Seçmenin çizdiği tabloyu karşımıza alıp baktığımızda görüyoruz ki seçim meydanlarında en ağır fırça darbeleriyle AKP'ye yüklenen üç partinin ortaya çıkardığı manzara AKP'nin iktidardan silineceğidir.
Ancak bu üç ressamın da paletlerinde aynı renklerin tonları bulunurken zıt renkler öne çıkmakta.
Bu zıt renkleri karıştırarak geçici de olsa başka bir tonda anlaşılır mı bilemeyiz.
Bekleyip göreceğiz!
Anladığımız kadarıyla MHP diyor ki; ben HDP ile aynı takımda oynamam. Bu maçın skoru iyi de olsa rövanşını isteriz!..
HDP diyor ki; ben amacıma ulaştım ve kazandım, bundan sonra bize her yol asfalt!..

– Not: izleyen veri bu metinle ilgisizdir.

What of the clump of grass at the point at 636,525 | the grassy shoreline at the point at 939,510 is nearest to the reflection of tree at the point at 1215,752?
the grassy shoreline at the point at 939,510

CHP de diyor ki; tamam, biz ikinci bir maçtan kaçmayız; ama önce şu sahanın çizgilerini tekrar nizami hale getirelim. Herkes gördü ki her üçümüze de yapılan fauller görülmedi. Orta sahada yaptığımız faule penaltı cezası verilirken karşı takımın yaptığı fauller bize ceza olarak verildi. Hakem de karşı taraftandı, sahanın şartları da!.. Bu da yetmezmiş gibi bazı kişiler top bizdeyken sahaya sis bombası atarak engellemeye çalıştılar. Gelin hep beraber şu sahayı normal haline getirelim, ondan sonra bir maç daha yaparız!..
Evet, CHP bu konuda haklı!
Son dakikada atılan bir golle galip gelmişsin. Değişmeyen saha şartlarıyla tekrar oynayıp yenilmenin ne anlamı var ki! Sizleri destekleyen seyircinize yazık değil mi?..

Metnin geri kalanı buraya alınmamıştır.